Леля молчала, и Тютчев не мог прочитать ее лицо, понять, что оно выражало – обиду на него или прощение. Временами он не понимал Елену Александровну, поскольку за живостью, подкрепленной выразительными эмоциями, а иногда и вспыльчивостью, граничащей с откровенной грубостью, в ее душе скрывалась глубокая религиозность. Она могла удивительным образом сочетать в своем характере христианское смирение и буйство нрава, доставшееся от отца-гусара.
Он попробовал извиниться за допущенную бестактность.

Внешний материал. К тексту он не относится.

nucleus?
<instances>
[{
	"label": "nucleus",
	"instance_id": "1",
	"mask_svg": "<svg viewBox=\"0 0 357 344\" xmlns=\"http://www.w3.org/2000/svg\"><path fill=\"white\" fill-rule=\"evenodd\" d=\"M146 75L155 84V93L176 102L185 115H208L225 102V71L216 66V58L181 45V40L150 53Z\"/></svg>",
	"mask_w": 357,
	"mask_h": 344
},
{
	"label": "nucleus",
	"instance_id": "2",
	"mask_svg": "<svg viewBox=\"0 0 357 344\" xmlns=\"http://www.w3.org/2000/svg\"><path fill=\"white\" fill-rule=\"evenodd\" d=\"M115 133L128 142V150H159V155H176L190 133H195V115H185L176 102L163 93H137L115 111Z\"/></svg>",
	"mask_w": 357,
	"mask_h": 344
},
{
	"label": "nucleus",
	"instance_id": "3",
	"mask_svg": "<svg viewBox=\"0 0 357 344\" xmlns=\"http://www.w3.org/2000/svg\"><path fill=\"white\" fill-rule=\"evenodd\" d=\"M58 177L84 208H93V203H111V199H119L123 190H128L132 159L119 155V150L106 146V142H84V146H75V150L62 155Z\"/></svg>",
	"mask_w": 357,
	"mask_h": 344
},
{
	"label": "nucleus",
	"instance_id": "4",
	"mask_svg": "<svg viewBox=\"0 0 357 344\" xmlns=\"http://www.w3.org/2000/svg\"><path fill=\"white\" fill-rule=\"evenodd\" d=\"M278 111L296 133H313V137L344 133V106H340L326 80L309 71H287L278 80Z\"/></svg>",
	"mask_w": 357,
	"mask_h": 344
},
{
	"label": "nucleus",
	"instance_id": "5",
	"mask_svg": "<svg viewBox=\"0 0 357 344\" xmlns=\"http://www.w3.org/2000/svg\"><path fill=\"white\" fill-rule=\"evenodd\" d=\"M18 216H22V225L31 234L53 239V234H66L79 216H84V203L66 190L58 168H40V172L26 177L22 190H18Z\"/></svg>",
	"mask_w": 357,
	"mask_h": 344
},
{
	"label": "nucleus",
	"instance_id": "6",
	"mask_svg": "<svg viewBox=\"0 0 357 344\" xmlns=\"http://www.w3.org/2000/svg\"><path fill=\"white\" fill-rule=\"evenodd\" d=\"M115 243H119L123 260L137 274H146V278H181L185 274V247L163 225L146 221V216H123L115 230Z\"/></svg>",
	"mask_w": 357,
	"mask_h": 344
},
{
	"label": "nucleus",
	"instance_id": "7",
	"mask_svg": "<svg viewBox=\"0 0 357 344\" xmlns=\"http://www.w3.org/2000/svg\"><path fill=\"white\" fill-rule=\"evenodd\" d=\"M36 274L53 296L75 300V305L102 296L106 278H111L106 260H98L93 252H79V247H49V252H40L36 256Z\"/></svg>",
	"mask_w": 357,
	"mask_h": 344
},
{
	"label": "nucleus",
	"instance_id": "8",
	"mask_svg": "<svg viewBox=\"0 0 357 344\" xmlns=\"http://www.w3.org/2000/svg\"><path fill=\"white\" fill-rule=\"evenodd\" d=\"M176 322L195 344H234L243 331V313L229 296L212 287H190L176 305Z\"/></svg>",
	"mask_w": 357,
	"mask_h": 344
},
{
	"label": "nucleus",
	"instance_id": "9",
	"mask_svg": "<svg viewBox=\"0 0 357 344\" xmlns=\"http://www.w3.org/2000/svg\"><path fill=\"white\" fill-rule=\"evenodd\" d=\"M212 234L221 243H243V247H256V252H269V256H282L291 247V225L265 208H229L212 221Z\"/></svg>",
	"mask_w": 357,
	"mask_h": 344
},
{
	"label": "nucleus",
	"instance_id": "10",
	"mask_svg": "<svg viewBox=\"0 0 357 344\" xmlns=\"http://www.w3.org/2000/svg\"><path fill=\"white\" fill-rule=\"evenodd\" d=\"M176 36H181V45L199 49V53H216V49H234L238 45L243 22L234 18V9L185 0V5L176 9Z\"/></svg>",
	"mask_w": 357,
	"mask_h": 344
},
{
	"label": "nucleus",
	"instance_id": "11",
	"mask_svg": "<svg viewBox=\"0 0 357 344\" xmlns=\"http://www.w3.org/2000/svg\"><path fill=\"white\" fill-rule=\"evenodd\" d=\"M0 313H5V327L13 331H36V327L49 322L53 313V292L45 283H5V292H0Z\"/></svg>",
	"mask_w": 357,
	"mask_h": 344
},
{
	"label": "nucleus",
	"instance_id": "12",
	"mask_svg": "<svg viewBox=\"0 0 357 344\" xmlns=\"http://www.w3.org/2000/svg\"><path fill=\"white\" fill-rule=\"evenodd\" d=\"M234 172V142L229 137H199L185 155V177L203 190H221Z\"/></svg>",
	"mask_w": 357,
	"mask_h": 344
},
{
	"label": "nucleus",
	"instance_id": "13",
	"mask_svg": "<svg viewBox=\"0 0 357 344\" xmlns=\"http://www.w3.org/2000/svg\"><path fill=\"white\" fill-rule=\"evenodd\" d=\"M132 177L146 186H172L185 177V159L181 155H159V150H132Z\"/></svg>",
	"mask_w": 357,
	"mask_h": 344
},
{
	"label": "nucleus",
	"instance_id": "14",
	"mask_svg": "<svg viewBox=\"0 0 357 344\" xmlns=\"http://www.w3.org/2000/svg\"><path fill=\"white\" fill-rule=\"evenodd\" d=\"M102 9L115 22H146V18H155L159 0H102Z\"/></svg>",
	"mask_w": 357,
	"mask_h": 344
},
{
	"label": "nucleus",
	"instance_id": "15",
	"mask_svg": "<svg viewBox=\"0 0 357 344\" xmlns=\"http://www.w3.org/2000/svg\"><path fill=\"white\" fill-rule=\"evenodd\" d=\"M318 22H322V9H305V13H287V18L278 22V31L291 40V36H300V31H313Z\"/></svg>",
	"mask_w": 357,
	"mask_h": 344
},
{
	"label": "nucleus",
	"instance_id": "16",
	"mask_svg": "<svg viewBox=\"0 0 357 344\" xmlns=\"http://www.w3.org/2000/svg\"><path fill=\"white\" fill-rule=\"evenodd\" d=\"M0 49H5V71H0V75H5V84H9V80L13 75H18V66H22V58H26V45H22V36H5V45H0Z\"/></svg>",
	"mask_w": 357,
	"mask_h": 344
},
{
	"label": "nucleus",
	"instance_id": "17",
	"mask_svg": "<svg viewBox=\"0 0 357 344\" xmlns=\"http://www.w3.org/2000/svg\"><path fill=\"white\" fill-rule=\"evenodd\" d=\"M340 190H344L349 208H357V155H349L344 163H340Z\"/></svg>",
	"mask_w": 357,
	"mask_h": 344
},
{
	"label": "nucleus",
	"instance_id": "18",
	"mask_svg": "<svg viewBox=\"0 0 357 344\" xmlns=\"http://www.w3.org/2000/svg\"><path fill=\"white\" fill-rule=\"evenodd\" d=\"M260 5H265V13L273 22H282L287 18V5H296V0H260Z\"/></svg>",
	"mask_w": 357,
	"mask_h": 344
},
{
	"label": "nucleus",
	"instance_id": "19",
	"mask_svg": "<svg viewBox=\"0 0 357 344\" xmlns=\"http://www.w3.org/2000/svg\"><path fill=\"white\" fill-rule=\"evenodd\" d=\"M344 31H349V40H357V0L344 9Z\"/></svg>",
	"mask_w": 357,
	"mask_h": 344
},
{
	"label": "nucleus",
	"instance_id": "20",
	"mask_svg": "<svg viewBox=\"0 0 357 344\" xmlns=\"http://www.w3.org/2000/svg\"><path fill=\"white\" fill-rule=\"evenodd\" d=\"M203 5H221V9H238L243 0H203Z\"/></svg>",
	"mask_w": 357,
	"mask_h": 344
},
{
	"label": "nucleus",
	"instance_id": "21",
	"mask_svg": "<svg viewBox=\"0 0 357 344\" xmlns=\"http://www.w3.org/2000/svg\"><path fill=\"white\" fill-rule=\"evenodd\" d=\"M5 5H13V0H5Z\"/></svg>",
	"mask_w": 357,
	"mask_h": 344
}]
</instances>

– Леленька, извини меня, старого дуралея, если я нанес обиду твоей чувствительной душе. Я эгоист, ну что тут поделаешь! Люблю, чтобы мне было удобно, люблю внутренний комфорт. Извини меня, моя милая!
«Глупый, думает, что я обиделась», – улыбнулась она, не сказав ни слова, и опять принялась гладить его лицо, наблюдая, как Тютчев блаженно прикрыл глаза. Еще немного и задремлет. Пусть поспит. Его измученная душа требует отдыха, потому что он, конечно, мучается от такого двусмысленного положения. Хотя никому и не показывает вида.